Emerging from the shadows

It's only been a month and a half since I wrote my mega-preview of Age Of Wonders III and spending around fifteen hours with a review copy of the game hasn’t done a great deal to change my mind about its many merits. It hasn’t extended its tendrils to tickle any deeper fancies either, although I’ll concede that the world is a little weirder and more wonderful than my initial expeditions suggested. I've spent many hours with the long-awaited strategy sequel and here's wot I think.

When I started writing for RPS, I didn't expect I'd ever be reviewing an Age of Wonders sequel. Now, thanks to reclaimed publishing rights and a bit of Notch magic, the venerable series has returned. It's still capable of eating my evenings and nights, but thankfully I don't have a degree to work on this time around.

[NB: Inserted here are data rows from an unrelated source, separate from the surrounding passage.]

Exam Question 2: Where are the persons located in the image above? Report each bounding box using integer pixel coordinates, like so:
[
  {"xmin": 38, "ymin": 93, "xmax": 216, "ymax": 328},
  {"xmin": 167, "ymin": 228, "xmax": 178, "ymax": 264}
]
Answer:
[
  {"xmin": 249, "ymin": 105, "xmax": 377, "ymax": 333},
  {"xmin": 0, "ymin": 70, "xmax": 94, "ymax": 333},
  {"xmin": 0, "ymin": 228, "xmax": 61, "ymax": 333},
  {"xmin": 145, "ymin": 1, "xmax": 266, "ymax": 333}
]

In fact, playing the game has been my job for the last few days, which is an almost entirely pleasing state of affairs. I've barely complained about the hard labour and long hours at all this week.

Even though I'm weary of dungeons, dragons, Tolkiens and toadstools, an army of fairies going head to head with an assembly of theocratic orcs is quite a sight to see. Mixing up classes and races creates some unusual combinations. Winged avenger orcs look like green-skinned archangels soaring across the battlefield and the dreadnaught class ensures that everyone can get involved with some steampunk sorcery rather than just the dwarves. In general, racial traits are inherent while class-specific skills and units are unlocked through construction and research.

This means that a leader’s choice of profession is considerably more important than the species they were born as, which makes the world of Age of Wonders remarkably progressive as far as fantasy environments go, even if many of the lady elves do look in danger of catching a chill. No longer are dwarves doomed to a life in the mines. Infant orcs shall no longer be placed straight into barbarian school and wee draconians can aspire to be more than a giant’s Zippo.

Leaders and the heroes they hire act as a solid core for each empire in the game. To destroy an enemy entirely, the leader must be killed and the Throne destroyed before the swine can regenerate three turns later, like a delayed Doctor Who. They are precious, those leaders, and eventually become formidable units in their own right, capable of casting powerful spells and laden down with shiny magical trinkets. From time to time, armies and dens of monsters will fall, freeze or frazzle before them but they’re not omnipotent. Without backup, even the mightiest can’t compete against the sort of odds a smart opponent will pitch against them.

Age of Wonders hasn’t evolved into an RPG, it’s just spent some time over the eleven years since it last appeared smooching with RPGs. At its core, the game is still about building settlements, expanding them and creating armies. Leaders now act as a much sharper point at the head of those armies and provide each opponent with an extra dollop of personality.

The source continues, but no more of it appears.